Il n’y avait donc rien d’étonnant que les Lesguiens, sachant qu’il avait été tué dans la guerre contre les Turcs, voulussent voir sa femme et son enfant.

Il y avait plus : ces hommes féroces, retrouvant une certaine délicatesse au souvenir d’un grand courage, essayaient de la consoler à leur manière.

Les uns lui disaient que le petit Georges était le portrait vivant de son père, et qu’ils l’eussent reconnu quand même on ne leur eût pas dit son nom.

Les autres lui affirmaient, comme s’ils l’eussent su, que son mari n’était pas tué, mais seulement prisonnier, et qu’elle le reverrait un jour revenant de chez les Turcs, comme elle l’avait vu revenant de chez eux.

Tous, enfin, à cette femme qui venait de subir deux jours de fatigue, de faim, de mauvais traitements, faisaient leur cour comme à une reine.

La princesse Orbéliani profita de ces dispositions pour s’informer à ces hommes du prix que Chamyll mettait à sa rançon, à celle de sa sœur et à celle des personnes de leur maison qui avaient été prises avec elles.

Données présentées =>
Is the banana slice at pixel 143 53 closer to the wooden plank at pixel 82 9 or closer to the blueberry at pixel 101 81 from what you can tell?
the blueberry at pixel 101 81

Consignes de l'exercice =>
• A. D'après le texte sur la captivité de la princesse Orbéliani chez les Lesguiens, que certains de ces hommes disaient-ils du petit Georges ?
• B. Rédigez la suite du texte sur la captivité de la princesse Orbéliani chez les Lesguiens, en reprenant juste après sa dernière phrase.

Résultats de l'exercice =>
• A. Ils disaient que le petit Georges était le portrait vivant de son père.

• B.
Un naïb se détacha, alla parler à l’imam, et revint dire que Chamyll voulait que l’empereur Nicolas lui rendît son fils et que le prince Tchawtchawadzé lui envoyât une araba pleine d’or.

Les pauvres princesses baissèrent la tête : elles regardaient les deux conditions comme à peu près impossibles.

Maintenant qu’allaient-elles devenir ? Elles ignoraient l’ordre donné par Chamyll de les diriger sur Veden. Daniel-Beg, cet oncle de Mohammed-Khan dont j’ai déjà parlé et qui avait servi les Russes, comme je l’ai dit, avait connu le père du prince David Tchawtchawadzé. Il avait vécu à Tiflis. Il connaissait ces besoins de luxe des grandes dames géorgiennes qui deviennent des nécessités. Il comprenait ce que devaient souffrir les deux princesses, manquant de tout au milieu de leurs hôtes sauvages. Il offrit à Chamyll de les conduire chez lui, répondant d’elles sur sa propre tête.

L’imam refusa.

— Elles viendront chez moi, dit-il, et elles seront traitées comme mes propres femmes.

Que pouvaient désirer de plus les princesses ? Elles allaient être traitées comme les femmes du prophète.

On rapporta cette réponse aux deux captives, avec invitation d’écrire à Tiflis afin de faire connaître les conditions de Chamyll.

Ce fut la princesse Tchawtchawadzé qui écrivit. Une lettre fut adressée à son mari, l’autre lettre au lieutenant-gouverneur. Les deux lettres furent portées à Chamyll, qui se les fit traduire, pesa longuement chaque phrase et finit par les faire porter à Tiflis par un Tatar.

Mais en attendant la réponse, il donna l’ordre de partir pour Veden.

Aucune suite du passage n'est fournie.